Defining Library Leadership

leaderUnless you’ve been living under your desk for the last couple of years, then all the talk related to the shrinking pool of library administrators is not new to you.  I don’t know about you, but I feel inundated with journal articles, listserv posts, and blogs telling me about how few leaders there are in the profession – about how library administrators are retiring at a faster pace than they can be replace at and that no one actually wants to be an administrator or a leader.

So, I’ve been thinking about this.  This is all personal opinion, which I’m quite good at distributing liberally, but hear me out.  Being an administrator and being a leader are two completely different things.  A library can have one administrator and many leaders.  In fact, systems that fit that description seem to thrive, if the leaders’ skills are well directed.

Librarians don’t want to be administrators because it appears to them that being an administrator looks like a lot of pushing and pulling.  Pulling people to new ideas, pushing people to reconsider their budgets, pulling people to adopt new customer service techniques, pushing people to not do things the ‘old’ way.

But in library school, for instance, you hear a good deal of talk about why the library world needs more administrators.  Why it really would benefit people to consider administration roles as a future career.  Here’s an idea…why don’t we explore what it means to be a LEADER first?

Being a leader can be very easy if it builds on a persons strengths.  You can lead quietly, you can lead loudly, but dang it, just lead.  Blogging is leading.  (Heh Heh…like that pat on my own back?)  Being an early technology adopter is leading.  Going to conference and sharing what you learned is leading.  Being on a committee for your state association is leading.  Fearlessly trying new library trends is leading.  Being creative, trying new things, stepping up to the plate when needed – those are all leader qualities.  And those leader qualities eliminate a good deal of the push and pull that administrators struggle with on a day-to-day basis.
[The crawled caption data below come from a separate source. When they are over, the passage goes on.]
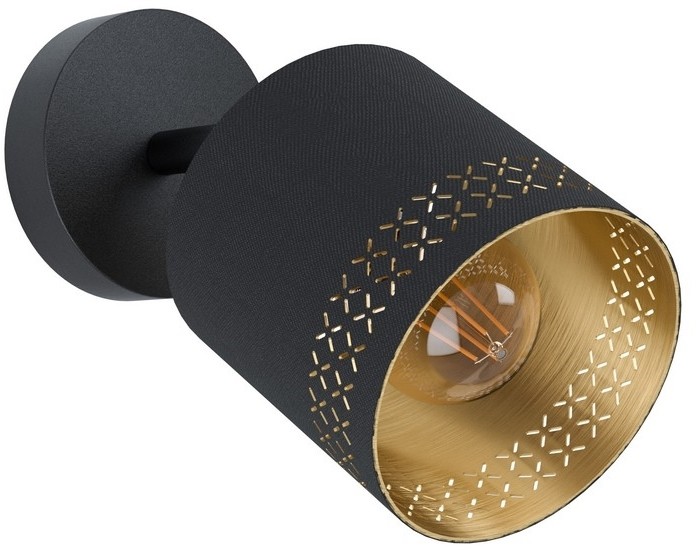 Eglo 99276 - Oświetlenie punktowe ESTEPERRA 1xE27/28W/230V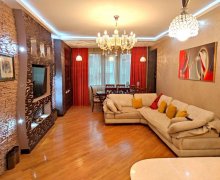 Kirayə (aylıq) Yeni Tikili Nizami m., Yasamal r.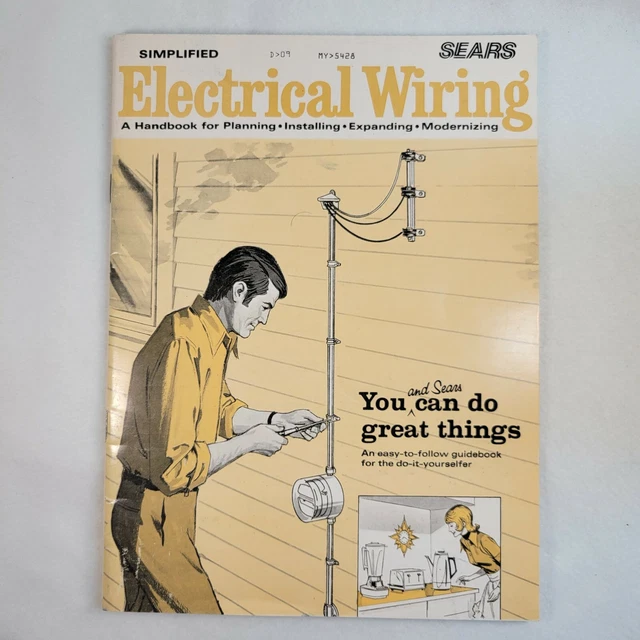Simplified Electrical Wiring Handbook 1969 Guide How vrogue.co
But then that changes the task of the administrator.  You can no longer be in constant control.  You can no longer be power hungry.  Leadership becomes about shaping goals, providing vision, timing events, adding structure to the creative and professional output of all those leaders that are being enabled.

I guess my point is that maybe as a profession we need to redefine what leadership means and how people can demonstrate leadership.  We need to clarify that you don’t have to carry a traditional leadership role to guide the profession and your individual library.  I think once more library professionals feel comfortable with being leaders, then we’re going to have a lot more administrators.

Even Bosses Should Say Thank You

Today I held a lunchtime wedding shower for one of my employees.  It was my way of saying thanks to someone who works hard and demonstrates immense work ethic and concern for her work.

I think that too often, the detail-mindedness of librarians can become our downfall.  We are so busy seeing what is “not right” and what needs to be fixed that we don’t see what is right and don’t say thank you to people who do well.  More often than not, when you ask a librarian about how things are going at work, you get a negative response or a litany of the things going wrong.  I do it myself, so I know.  But I make a special effort to tell my employees “thank you” every day and tell them a thing or two that I was happy with.  I find that when the time comes for me to tell them they did something not-quite-right, they respond more quickly and try harder.

Doesn’t that all seem obvious?  It seems like a “Well, DUH!” sort of thing, but it must not be, because not a lot of bosses do that.  I know mine doesn’t and it’s why I try to be mindful of it.

Before I step off my digital soapbox today, I want to share one more thing.  When I was a high school vice principal, someone gave me a list of things entitled “Twenty Things I Learned from Being A Principal”.  One of the things was: If someone asks you if you are busy, respond by saying, “Yes, but I have time for you”.

That single statement has been an incredibly powerful tool in my managerial toolbox and I use it often.  You have more time than you think and the people around you will appreciate you stopping for them for just a few moments.  Try it.